Automatic three-dimensional (3-D) reconstruction of the coronary arteries (CA) from medical imaging modalities is still a challenging task. In this study, we present a deep learning-based method of automatic identification of the two ends of the vessel from X-ray coronary angiography (XCA). We also present a method of using template models of CA in matching the two-dimensional segmented vessels from two different angles of XCA. For the deep learning network, we used a U-net consisting of an encoder (Resnet) and a decoder. The two ends of the vessel were manually labeled to generate training images. The network was trained with 2,342, 1,907, and 1,523 labeled images for the left anterior descending (LAD), left circumflex (LCX), and right coronary artery (RCA), respectively. For template models of CA, ten reconstructed 3-D models were averaged for each artery. The accuracy of correspondence using template models was compared with that of manual matching. The deep learning network pointed the proximal region (20% of the total length) in 97.7, 97.5, and 96.4% of 315, 201, and 167 test images for LAD, LCX, and RCA, respectively. The success rates in pointing the distal region were 94.9, 89.8, and 94.6%, respectively. The average distances between the projected points from the reconstructed 3-D model to the detector and the points on the segmented vessels were not statistically different between the template and manual matchings. The computed FFR was not significantly different between the two matchings either. Deep learning methodology is feasible in identifying the two ends of the vessel in XCA, and the accuracy of using template models is comparable to that of manual correspondence in matching the segmented vessels from two angles.

Introduction

Coronary artery (CA) diseases manifested by lumen narrowing is one of the leading causes of death worldwide (Virani et al., 2020). The severity of stenosis is first evaluated by examining the lumen area using medical imaging modalities. However, the coronary blood flow is not necessarily correlated with the visually inspected geometry of the vessel (Park et al., 2012; Toth et al., 2014). One of the methods to determine coronary blood flow is to measure the pressure drops along the stenosis by inserting pressure wire into the vessel (Corcoran et al., 2017). The pressure drop is represented by fractional flow reserve (FFR) which is defined as the ratio of the distal pressure to the proximal pressure through a coronary stenosis (Corcoran et al., 2017). FFR can also be calculated analytically or computationally (Kwon et al., 2014; Lee et al., 2016a, 2017a,b). FFR computation uses reconstructed three-dimensional (3-D) geometry of the vessel, and thus, the accuracy of the 3-D reconstruction is critical to that of the computed FFR.

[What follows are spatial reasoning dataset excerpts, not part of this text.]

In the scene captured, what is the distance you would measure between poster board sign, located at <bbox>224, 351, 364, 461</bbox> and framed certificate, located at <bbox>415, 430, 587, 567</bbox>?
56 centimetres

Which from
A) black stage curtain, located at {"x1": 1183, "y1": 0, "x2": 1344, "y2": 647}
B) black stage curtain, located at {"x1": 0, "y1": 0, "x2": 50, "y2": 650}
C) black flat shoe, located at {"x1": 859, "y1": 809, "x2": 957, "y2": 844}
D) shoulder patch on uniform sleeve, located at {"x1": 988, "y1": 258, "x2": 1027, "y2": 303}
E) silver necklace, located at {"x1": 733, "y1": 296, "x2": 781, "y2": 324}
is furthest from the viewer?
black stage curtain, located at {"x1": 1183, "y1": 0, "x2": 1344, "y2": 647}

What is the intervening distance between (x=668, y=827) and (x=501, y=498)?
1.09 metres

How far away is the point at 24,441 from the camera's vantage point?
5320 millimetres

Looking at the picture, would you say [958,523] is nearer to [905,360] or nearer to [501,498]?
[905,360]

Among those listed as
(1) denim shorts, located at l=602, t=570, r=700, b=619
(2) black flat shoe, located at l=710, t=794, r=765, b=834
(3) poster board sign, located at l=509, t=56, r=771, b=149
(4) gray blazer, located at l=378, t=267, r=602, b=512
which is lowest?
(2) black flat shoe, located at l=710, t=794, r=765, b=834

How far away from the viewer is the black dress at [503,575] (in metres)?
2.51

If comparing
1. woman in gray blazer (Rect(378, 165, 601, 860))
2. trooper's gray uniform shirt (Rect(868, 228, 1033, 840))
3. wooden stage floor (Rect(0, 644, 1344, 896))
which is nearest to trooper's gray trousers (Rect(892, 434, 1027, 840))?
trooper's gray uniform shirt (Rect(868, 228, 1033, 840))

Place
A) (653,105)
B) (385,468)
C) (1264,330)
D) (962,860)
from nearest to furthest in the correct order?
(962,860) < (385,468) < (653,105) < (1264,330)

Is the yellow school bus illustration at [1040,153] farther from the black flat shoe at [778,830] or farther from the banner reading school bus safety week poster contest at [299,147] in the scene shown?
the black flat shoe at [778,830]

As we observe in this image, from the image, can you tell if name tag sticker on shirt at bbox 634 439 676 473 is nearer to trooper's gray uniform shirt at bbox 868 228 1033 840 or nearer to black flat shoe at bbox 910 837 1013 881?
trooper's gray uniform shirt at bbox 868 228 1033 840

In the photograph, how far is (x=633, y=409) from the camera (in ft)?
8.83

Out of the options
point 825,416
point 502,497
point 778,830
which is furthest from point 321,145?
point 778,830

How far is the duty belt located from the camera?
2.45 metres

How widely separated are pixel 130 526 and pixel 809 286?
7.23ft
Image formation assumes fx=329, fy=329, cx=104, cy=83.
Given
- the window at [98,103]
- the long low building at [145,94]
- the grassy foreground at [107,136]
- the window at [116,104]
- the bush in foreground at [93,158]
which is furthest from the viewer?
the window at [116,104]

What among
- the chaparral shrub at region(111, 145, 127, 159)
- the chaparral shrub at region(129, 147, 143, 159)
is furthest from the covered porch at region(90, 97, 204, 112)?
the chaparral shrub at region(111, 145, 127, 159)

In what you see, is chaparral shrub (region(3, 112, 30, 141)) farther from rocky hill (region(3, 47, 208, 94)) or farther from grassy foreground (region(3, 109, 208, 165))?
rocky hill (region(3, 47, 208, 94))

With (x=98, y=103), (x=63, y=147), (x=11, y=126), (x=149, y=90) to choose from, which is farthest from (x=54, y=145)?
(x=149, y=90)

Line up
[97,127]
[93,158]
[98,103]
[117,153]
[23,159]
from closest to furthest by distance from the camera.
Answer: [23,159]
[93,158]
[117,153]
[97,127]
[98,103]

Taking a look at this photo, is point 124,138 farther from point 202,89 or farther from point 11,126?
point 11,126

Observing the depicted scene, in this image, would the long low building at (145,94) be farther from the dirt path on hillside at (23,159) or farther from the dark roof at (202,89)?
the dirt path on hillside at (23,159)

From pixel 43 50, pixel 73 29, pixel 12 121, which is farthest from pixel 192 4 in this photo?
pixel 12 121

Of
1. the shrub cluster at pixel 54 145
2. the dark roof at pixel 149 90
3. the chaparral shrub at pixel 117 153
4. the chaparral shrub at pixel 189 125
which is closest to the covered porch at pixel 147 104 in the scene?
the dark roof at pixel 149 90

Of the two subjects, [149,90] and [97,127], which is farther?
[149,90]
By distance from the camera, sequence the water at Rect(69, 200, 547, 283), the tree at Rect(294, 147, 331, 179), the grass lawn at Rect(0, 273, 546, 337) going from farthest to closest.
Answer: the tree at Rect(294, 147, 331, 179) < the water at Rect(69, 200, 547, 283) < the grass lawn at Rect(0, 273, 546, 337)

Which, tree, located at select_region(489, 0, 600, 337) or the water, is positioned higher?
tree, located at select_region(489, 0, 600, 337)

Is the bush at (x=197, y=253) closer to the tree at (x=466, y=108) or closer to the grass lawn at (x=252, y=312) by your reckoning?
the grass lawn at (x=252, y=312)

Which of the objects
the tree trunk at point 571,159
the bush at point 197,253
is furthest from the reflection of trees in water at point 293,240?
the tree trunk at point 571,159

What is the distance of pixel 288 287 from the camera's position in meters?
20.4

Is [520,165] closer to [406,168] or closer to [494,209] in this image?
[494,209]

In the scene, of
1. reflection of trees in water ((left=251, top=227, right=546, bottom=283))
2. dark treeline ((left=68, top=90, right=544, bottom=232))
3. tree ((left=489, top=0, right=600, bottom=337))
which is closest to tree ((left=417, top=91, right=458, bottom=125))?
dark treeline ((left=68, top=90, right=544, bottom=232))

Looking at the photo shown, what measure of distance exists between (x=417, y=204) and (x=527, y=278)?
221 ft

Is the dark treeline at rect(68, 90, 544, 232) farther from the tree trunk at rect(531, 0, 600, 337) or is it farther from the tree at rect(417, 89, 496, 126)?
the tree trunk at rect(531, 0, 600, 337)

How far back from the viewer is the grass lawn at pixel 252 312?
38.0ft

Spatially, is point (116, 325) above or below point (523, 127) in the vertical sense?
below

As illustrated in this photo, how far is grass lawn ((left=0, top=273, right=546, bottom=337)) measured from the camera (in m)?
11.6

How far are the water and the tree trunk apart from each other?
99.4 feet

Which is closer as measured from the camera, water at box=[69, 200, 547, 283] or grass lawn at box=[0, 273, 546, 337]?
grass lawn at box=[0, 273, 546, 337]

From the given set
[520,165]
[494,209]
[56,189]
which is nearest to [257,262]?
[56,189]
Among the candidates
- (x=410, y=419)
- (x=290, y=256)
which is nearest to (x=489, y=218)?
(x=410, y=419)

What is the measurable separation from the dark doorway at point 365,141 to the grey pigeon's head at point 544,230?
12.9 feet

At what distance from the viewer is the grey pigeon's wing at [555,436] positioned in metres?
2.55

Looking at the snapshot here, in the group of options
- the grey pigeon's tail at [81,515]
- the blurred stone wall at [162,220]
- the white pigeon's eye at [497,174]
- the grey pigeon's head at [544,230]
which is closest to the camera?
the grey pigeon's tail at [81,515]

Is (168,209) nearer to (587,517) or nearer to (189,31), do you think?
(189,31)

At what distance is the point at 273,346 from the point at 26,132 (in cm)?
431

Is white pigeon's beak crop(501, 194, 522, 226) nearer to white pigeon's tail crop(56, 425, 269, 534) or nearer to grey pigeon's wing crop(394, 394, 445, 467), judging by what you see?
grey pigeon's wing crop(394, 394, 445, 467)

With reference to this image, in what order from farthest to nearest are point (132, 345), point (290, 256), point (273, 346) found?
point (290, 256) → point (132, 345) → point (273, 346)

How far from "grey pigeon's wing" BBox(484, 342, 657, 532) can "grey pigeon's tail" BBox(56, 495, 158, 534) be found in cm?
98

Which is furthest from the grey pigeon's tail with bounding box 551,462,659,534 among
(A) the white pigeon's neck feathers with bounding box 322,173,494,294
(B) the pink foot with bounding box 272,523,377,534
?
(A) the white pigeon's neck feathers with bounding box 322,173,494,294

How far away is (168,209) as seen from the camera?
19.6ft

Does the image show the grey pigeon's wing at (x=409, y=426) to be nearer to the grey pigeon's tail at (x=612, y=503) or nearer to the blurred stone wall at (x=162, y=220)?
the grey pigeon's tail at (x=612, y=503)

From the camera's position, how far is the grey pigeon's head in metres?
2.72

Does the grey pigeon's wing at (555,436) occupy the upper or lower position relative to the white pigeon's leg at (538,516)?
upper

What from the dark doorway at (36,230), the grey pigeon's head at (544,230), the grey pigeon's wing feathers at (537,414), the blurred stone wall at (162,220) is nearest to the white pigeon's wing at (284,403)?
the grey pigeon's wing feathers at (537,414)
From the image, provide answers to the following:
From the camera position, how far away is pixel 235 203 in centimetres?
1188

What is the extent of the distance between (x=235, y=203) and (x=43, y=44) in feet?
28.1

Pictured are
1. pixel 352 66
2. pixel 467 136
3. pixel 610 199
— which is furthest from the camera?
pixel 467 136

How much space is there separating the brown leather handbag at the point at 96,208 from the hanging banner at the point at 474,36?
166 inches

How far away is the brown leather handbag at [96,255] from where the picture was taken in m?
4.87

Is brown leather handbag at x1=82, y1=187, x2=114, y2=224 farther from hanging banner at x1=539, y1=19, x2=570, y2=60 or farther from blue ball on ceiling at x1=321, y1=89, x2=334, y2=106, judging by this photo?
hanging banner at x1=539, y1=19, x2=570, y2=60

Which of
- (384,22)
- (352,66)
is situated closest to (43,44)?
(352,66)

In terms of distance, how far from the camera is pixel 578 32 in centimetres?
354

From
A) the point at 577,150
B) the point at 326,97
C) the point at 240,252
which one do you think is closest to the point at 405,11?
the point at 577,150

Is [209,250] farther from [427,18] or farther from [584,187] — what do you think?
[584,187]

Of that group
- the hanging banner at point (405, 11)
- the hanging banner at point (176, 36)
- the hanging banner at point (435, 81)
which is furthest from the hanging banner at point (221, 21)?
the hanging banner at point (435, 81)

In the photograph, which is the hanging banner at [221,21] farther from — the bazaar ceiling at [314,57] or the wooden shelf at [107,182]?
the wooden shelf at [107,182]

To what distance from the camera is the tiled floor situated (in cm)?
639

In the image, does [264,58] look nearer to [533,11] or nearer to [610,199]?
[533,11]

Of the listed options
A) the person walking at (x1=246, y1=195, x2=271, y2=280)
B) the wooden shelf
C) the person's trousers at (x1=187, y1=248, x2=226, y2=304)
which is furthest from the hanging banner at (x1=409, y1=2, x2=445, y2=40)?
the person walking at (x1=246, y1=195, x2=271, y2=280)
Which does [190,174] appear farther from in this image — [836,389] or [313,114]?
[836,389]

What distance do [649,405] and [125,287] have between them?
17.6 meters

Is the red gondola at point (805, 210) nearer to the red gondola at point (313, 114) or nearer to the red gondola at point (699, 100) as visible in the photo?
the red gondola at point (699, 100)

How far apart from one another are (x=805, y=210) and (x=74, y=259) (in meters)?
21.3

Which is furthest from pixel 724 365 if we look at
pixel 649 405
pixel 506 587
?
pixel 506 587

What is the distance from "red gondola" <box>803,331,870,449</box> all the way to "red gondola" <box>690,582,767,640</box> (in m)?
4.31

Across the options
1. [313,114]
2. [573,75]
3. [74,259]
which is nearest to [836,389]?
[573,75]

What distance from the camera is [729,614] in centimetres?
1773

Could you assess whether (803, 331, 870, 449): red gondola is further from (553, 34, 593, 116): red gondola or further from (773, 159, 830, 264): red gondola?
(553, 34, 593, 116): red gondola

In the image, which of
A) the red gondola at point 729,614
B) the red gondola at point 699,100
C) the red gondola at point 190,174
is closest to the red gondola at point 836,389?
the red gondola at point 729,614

X-ray coronary angiography (XCA) is among the medical imaging modalities that are used for 3-D reconstruction of the CA. XCA provides relatively clear boundaries of the CA and is widely used in clinical settings. However, XCA provides two-dimensional (2-D) images, and reconstructing 3-D geometry from 2-D images obtained at different angles is not a straightforward task. Back-projection based methods are a group of frequently used methods of reconstruction using 2-D images of XCA (Cimen et al., 2016). In those methods, the locations of 3-D points are determined using the triangulation method (Hartley and Zisserman, 2004) involving the two corresponding points on the two 2-D centerlines obtained at different angles. However, the difficulty lies in establishing correspondence between the two 2-D segmented vessels. Although epipolar constraint (Delaere et al., 1991; Dumay et al., 1994) is generally used for correspondence, it often does not generate a single match (Zhang et al., 1995; Cong et al., 2015). Vessel overlapping and foreshortening, which is shortened 2-D image of the vessel due to the relative orientation of the vessel to the imaging device, often occur in 2-D images of XCA.

In this study, we present a method of automatically establishing correspondences among the centerline points on the 2-D images obtained at two different angles in XCA, especially focusing on overcoming the problem of foreshortening. The two ends of the vessel were identified using a deep learning methodology. The correspondences between the centerline points on the two 2-D segmented vessels were established using template models. The reconstructed 3-D models were compared with those obtained by manual matching.

Materials and Methods

Angiography Image Data Acquisition

The angiography image data were retrospectively obtained from the patients who underwent XCA in Seoul National University Hospital between January 2015 and October 2019. XCA was performed using standard techniques. Angiographic views were obtained after administration of intracoronary nitrate (100 or 200 μg).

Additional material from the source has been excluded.